# Outrageous cost of "assignment"



## DrMatt (Dec 11, 2011)

So I sold a covered call on RY in my scotiaitrade account and they gouged me with $65 in fees when the call got assigned... What is up with that?

Here's what I did (in my TFSA):

Bought 100 shares in Nov for $4533... Then sold an Apr call at 54 for $1.25 (in Jan) (received 113.76 in premium)... it was assigned last week... and they put $5345.01 in cash into my account... Which means they took $11.24 + $64.99 = $76.23 for doing almost nothing... basically moving electrons around... I only got $113.76 - $76.23 = $42.53 (plus the increase in value of the stock)... 

When it was "eTrade" assignments were a lot cheaper and cash balances earned some interest... I'm seriously thinking of switching brokers...

I'm thinking scotia bank is loving me right now.

Does anyone know if there is a cheaper way of doing this? 
(I suppose I should start by trading more contracts at a time).


----------



## GreenAvenue (Dec 28, 2011)

I have had so much **** with Scotia bank that I can only advise you to RUN! They might be the bank for you when you are a billionaire.
▬▬▬▬▬▬▬▬▬▬
Answer these questions from the thread about assignment fees:
(a) In what type of account did DrMatt make the trade?
(b) How much premium did DrMatt receive for selling the call?
(c) What does GreenAvenue advise DrMatt to do?
▬▬▬▬▬▬▬▬▬▬
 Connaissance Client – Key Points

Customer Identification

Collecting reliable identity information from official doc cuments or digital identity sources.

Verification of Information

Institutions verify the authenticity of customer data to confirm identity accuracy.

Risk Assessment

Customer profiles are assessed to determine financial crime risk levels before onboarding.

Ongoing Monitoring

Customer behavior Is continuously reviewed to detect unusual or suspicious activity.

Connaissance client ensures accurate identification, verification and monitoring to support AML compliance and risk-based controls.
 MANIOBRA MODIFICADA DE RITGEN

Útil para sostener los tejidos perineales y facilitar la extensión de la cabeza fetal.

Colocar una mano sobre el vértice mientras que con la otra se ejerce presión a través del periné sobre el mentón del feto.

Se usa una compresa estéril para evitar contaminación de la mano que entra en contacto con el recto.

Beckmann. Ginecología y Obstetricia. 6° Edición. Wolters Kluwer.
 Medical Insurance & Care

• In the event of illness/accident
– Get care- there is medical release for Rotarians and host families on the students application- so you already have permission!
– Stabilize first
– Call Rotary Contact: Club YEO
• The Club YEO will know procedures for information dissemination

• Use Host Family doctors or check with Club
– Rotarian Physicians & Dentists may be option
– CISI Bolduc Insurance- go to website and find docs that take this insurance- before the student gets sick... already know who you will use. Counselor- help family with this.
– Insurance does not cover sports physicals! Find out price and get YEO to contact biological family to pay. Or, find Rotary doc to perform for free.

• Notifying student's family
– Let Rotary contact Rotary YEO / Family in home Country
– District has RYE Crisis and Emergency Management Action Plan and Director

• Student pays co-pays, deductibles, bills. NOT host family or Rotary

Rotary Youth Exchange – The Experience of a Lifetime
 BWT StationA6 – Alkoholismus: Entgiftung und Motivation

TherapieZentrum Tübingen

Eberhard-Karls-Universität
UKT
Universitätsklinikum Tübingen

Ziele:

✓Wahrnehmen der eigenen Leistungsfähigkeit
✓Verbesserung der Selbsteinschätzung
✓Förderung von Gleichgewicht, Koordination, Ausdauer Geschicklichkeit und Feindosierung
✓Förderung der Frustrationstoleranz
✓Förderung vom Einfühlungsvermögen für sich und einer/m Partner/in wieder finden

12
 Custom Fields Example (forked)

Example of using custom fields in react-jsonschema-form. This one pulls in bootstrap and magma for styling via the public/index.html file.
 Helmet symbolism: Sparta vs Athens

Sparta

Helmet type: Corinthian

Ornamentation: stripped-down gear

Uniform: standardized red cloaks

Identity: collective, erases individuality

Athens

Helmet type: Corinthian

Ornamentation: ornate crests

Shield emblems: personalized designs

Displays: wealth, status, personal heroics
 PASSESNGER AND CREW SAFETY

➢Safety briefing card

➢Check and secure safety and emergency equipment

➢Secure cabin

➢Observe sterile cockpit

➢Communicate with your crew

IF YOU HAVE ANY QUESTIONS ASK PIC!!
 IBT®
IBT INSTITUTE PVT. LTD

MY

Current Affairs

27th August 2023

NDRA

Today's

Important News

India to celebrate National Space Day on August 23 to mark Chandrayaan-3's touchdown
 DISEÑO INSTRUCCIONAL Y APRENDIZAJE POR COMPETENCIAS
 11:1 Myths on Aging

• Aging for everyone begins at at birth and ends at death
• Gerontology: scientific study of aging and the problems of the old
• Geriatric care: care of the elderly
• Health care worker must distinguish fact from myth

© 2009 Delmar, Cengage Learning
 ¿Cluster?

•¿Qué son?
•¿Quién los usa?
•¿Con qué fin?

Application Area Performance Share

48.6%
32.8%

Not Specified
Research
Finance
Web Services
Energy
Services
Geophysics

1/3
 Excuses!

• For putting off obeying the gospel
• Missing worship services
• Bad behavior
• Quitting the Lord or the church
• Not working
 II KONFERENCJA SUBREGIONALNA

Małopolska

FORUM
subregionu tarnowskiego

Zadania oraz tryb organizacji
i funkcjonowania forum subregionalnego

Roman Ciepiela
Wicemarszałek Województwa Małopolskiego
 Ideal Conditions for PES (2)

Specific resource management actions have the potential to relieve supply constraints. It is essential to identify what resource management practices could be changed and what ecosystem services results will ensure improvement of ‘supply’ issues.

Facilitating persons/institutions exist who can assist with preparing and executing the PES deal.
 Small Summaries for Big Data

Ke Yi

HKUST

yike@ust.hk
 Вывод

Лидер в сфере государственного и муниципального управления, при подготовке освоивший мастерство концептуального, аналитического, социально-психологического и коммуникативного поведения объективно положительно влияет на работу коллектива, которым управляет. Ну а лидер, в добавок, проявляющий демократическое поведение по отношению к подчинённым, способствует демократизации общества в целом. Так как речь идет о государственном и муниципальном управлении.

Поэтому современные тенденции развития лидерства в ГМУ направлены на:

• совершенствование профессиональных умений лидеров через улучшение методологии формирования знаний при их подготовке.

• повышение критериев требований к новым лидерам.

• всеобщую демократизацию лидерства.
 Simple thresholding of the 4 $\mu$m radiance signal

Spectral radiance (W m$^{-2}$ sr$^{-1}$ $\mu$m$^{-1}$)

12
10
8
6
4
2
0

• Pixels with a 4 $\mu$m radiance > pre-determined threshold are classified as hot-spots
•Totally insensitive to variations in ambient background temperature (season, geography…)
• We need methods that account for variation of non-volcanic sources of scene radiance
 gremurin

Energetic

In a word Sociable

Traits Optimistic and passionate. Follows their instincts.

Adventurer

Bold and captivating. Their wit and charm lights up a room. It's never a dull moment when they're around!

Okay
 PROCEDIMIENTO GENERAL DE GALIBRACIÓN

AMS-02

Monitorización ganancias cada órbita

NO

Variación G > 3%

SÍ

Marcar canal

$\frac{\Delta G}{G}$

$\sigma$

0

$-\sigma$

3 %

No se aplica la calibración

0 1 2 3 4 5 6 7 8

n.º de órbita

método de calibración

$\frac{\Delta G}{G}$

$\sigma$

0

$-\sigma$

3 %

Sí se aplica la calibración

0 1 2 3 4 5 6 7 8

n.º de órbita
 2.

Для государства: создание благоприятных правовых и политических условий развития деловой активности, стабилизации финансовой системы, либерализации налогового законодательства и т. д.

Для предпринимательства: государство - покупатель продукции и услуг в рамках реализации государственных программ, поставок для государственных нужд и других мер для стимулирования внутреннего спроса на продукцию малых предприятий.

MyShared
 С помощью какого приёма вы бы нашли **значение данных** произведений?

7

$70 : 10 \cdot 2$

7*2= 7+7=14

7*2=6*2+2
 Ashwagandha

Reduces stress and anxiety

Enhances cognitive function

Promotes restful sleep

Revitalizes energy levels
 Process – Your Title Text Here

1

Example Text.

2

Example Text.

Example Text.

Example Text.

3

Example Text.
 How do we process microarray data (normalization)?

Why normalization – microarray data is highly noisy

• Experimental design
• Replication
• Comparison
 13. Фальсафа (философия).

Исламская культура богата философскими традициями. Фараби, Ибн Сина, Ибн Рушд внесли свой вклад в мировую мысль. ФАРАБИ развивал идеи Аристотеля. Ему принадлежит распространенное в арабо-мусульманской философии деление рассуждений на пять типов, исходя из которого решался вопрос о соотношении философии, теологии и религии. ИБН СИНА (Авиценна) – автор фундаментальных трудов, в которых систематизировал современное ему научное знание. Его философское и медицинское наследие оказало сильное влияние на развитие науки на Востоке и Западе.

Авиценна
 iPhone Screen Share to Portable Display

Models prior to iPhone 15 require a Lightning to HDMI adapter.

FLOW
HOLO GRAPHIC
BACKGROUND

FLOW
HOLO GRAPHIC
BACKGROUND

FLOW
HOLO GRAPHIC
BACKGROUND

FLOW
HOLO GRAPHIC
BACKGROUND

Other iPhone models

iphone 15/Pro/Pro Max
▬▬▬▬▬▬▬▬▬▬
▸ Finished exercise:
(a) A TFSA.
(b) $113.76.
(c) To run from Scotia bank.